Maximum likelihood

Likelihood methods have been a boon to ecologists - they make it possible to estimate all sorts of population parameters that we're interested in, from population size to survival probability. Likelihood makes it possible to not only get estimates of parameters from models fitted to data, it allows us to compare how well different models are supported by the data so that we can pick the best model on which to base our conclusions. We can also obtain valid confidence intervals for estimates using the same likelihood function we use to find the estimates themselves - obtaining confidence intervals that won't go above 1 or below 0 for estimates of proportions turns out to be a surprisingly hard problem to solve without likelihood. Likelihood is all over the ecological literature, but it may still be unfamiliar to you, unless you have already taken an advanced statistics class like Biol 531.
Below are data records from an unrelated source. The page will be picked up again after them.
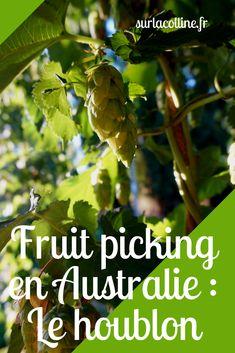 Le fruit picking est incontournable chez les backpackers en WHV en Australie. Dans le houblon ça change des classiques pommes et oranges!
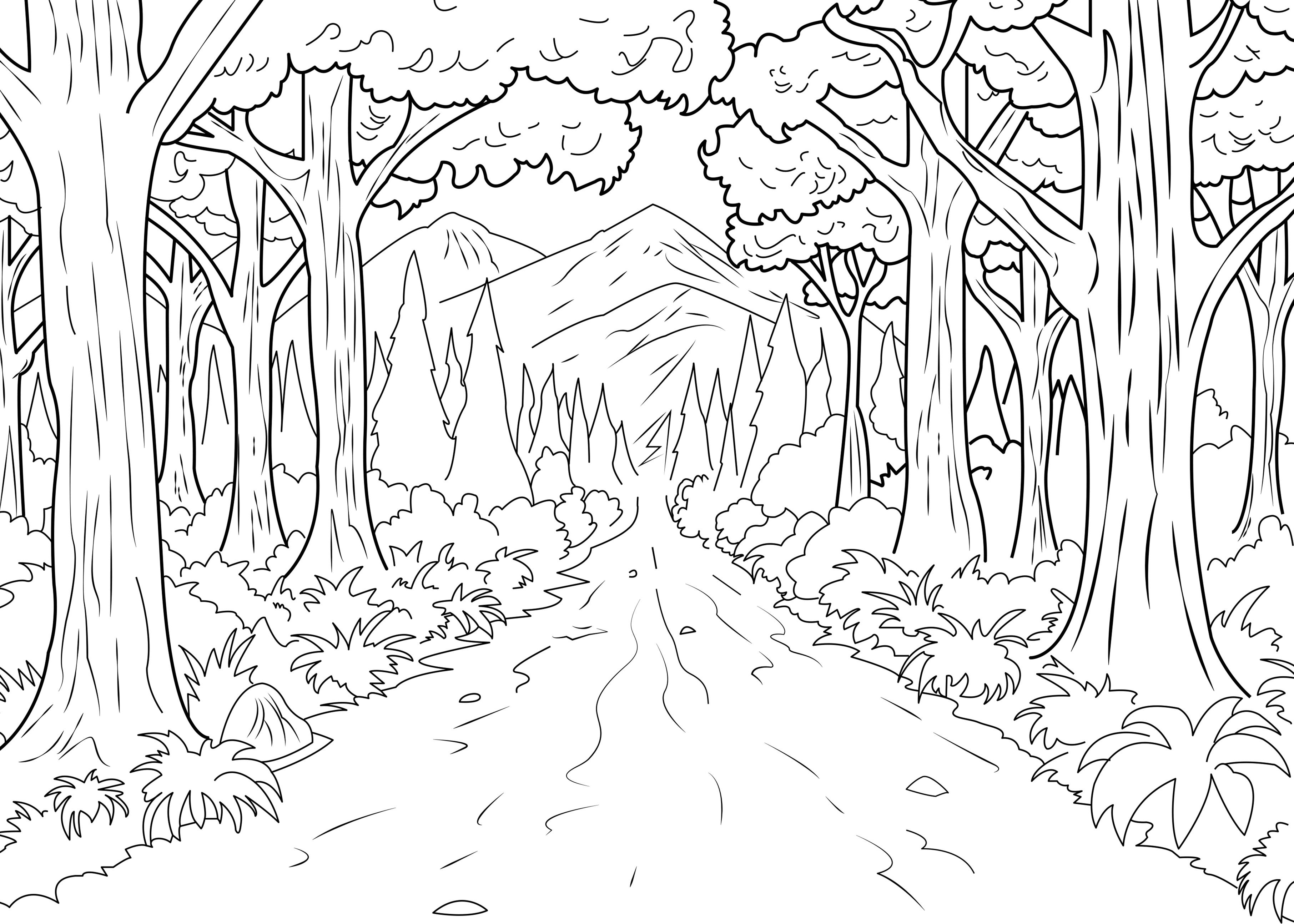 Jungle et for t coloriages difficiles pour adultes coloriage adulte foret - Dessin de foret ...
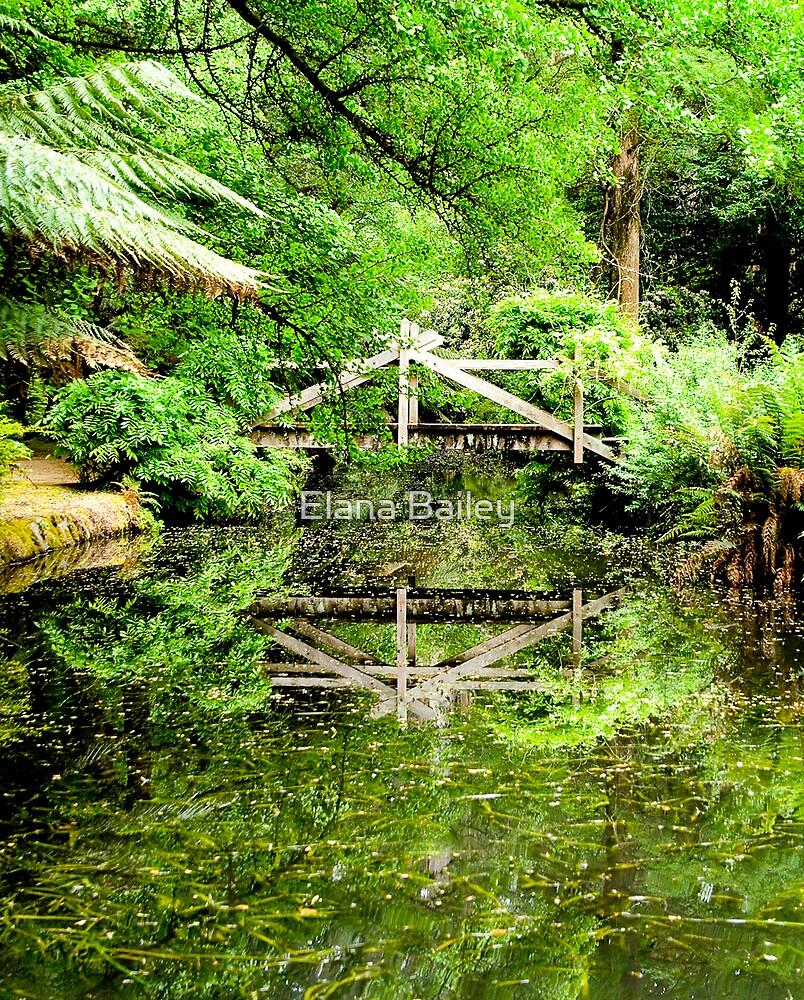 Reflection of a wooden bridge at Alfred Nicholas Gardens by Elana Bailey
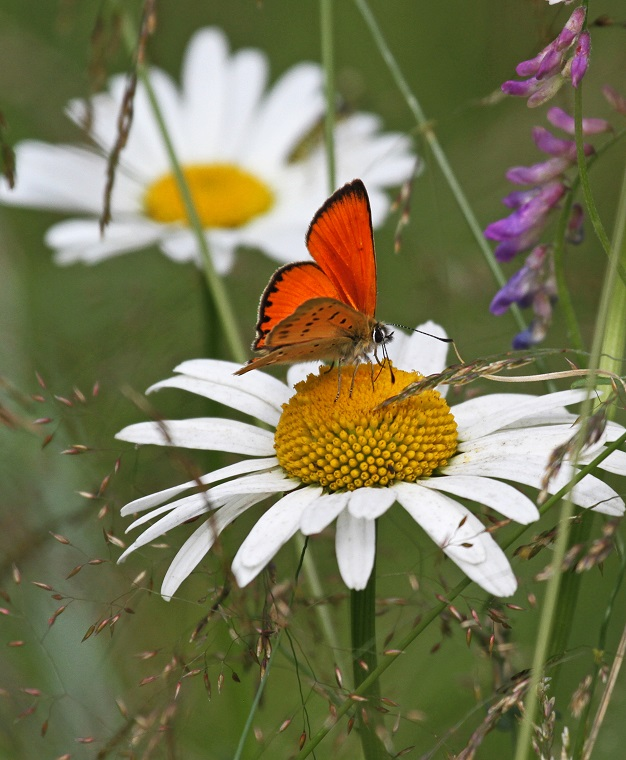 Lokakuu: Kukkaperhonen  Kuva: Marja Aira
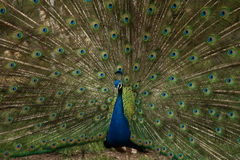 Blue and Green Peacock Stock Photo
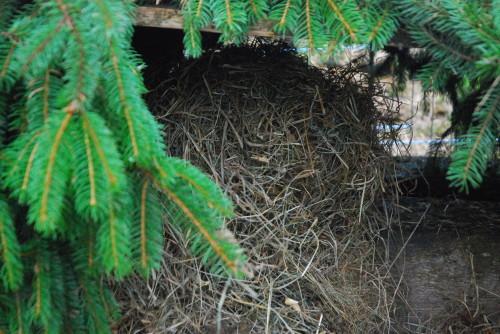 Herrn Hase eine Höhle gebaut.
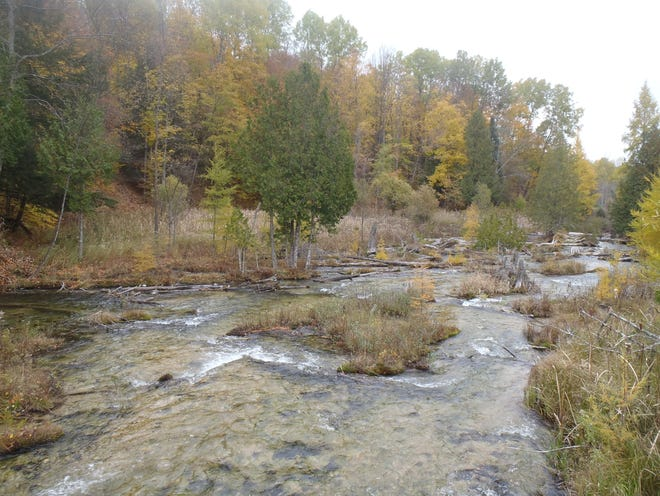 And along the Cedar River in Antrim County is up for auction.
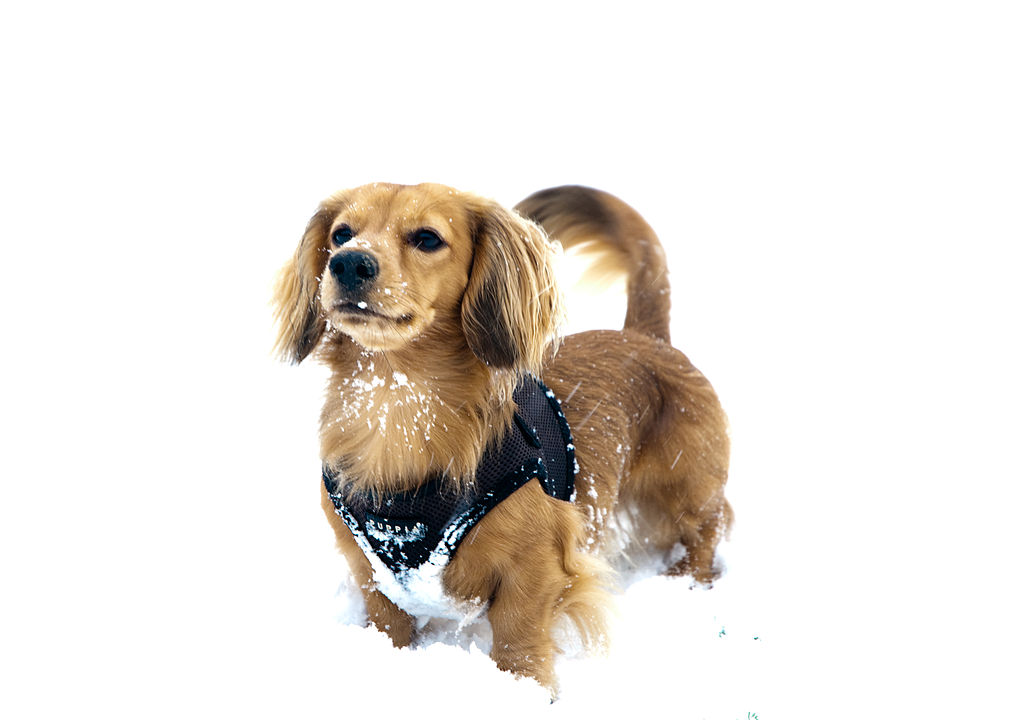 Image Result For Harness Your Dog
We will start using likelihood in the next lab to estimate population size, but before we begin to rely on it to make sense of data we will get a little practice with it today by reproducing the maximum likelihood estimation of the binomial coefficient, p, that I showed you in lecture.

Wasp on butterfly eggsRemember, the data are numbers of times that a parasitoid wasp selected a mated butterfly to hitch a ride on - since the wasps lay their eggs on the butterfly's eggs, selecting a butterfly that has bred increases the wasp's chances that the butterfly will soon lay eggs, and increases the wasp's chances of successfully reproducing. The question is, can the wasps tell the difference between a mated and a virgin butterfly, or are the wasps just hopping on the nearest female butterfly and hoping for the best? The experiment I showed you simultaneously presented a female Trichogramma wasp with a choice of a virgin butterfly and a butterfly that had already mated, and recorded which butterfly the wasp selected. If the wasps were selecting at random, they should have selected mated butterflies 1/2 of the time. The researchers conducted 32 trials, so if the wasps were guessing 32/2 = 16 times they should select mated butterflies.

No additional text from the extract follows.